Document text:
Ideally, there should be some common method of such reporting so that it's
easy to get all the storage-related events and distinguish them from other
events.

Current situation

Is very suboptimal (to put it mildly). Every technology doing some kind of
monitoring and reporting of storage events uses its own way (by
default). MD RAID sends an email to root@localhost and logs messages to
syslog, LVM (or dmeventd more precisely) logs messages to syslog,
smartd logs messages to syslog, prints warnings to console(s) and is
also listened to by udisks providing DBus signals for SMART events, etc
(no idea about Btrfs, pointers welcome!). So all the reports are in
visible places, persistent and archived and have timestamps. However, they
are far from having an unambiguous format that can be understood by both
humans and machines. MD RAID provides a way to run an executable on every
event which may be used for automation (so does dmeventd, but only for a
very limitted set of events).
There's again one common thing -- all the reports are logged. Nevertheless,
it's nearly impossible to get all storage-related events and distinguish
them from other events in the logs because they are more or less just
free-form text.

How to improve the current situation?

It's obvious that to make getting all storage-related reports easy, they
need to be in one place. Which is already happening -- they are all being
logged. However, in a way that makes them hard to distinguish from other
messages and basically impossible to further automatically analyze and
process.
Fortunately, modern systems are using journald for logging which supports
the so called structured logging. In other words, logging where a log
entry is not just a plain free-form text message, but a set of key-value
pairs (with values potentially being arbitrary BLOBs). So a trivial
solution would be to add an extra field TYPE=storage-event to all
messages for storage events being logged (with MESSAGE being the standard
field for the free-form text) and then use the field to filter logs for
storage event reports. And similarly, other extra fields can be used to
provide machine-readable information like DEVICE, STATE,... as well as
tips for human administrators like links to documentation or man pages.

Source material:
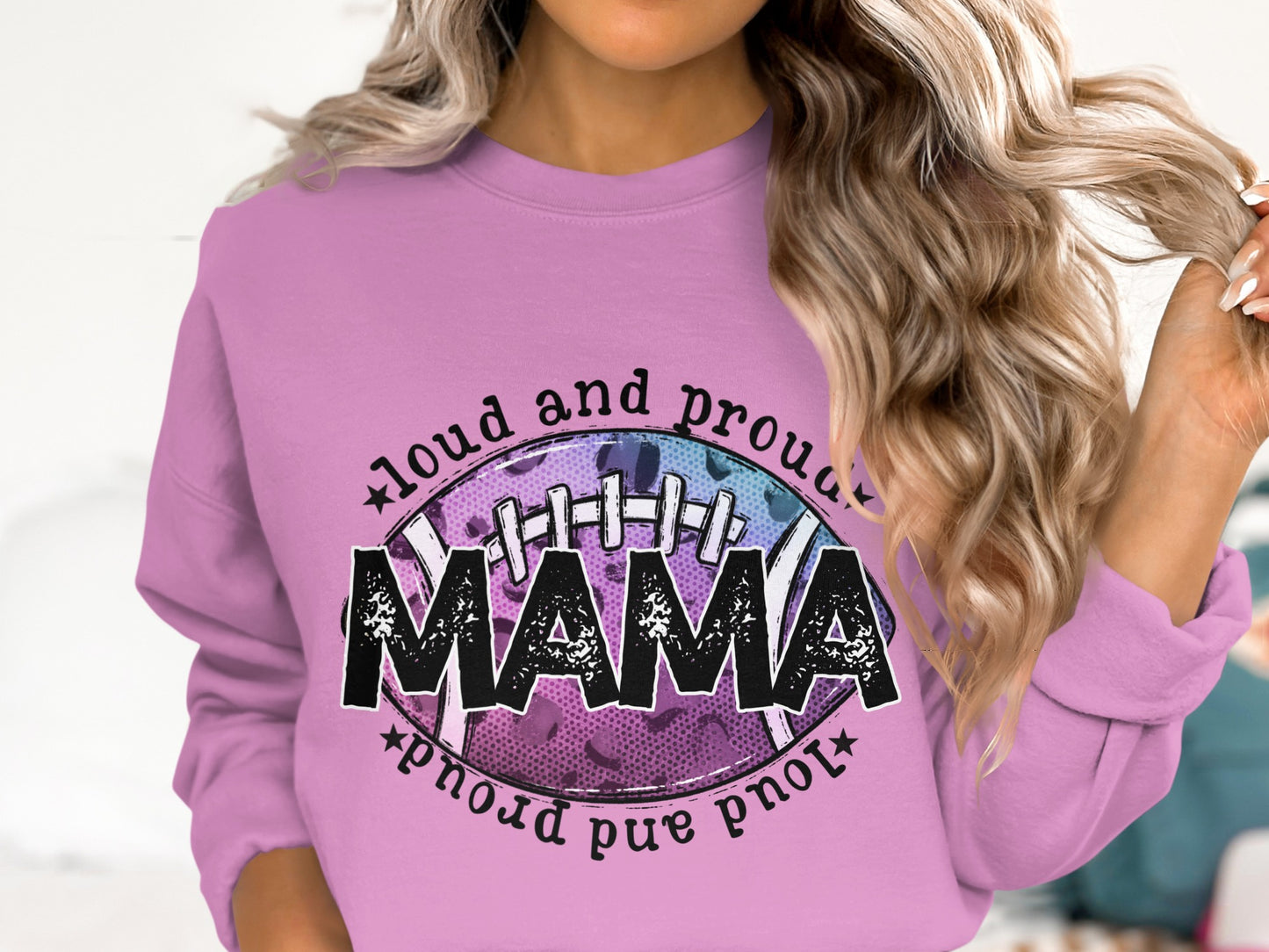 Loud and Proud Mama Football Sweatshirt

Instructions to follow:
Please answer these questions from the text on storage event reporting, numbering your answers to match:
1. Where does MD RAID send an email by default?
2. Which logging system is said to support structured logging?
3. What extra field is proposed for all messages about storage events?
This listing is taken from a separate source and is unrelated to the text on storage event reporting.

Result of this exercise:
1. To root@localhost.
2. journald.
3. TYPE=storage-event.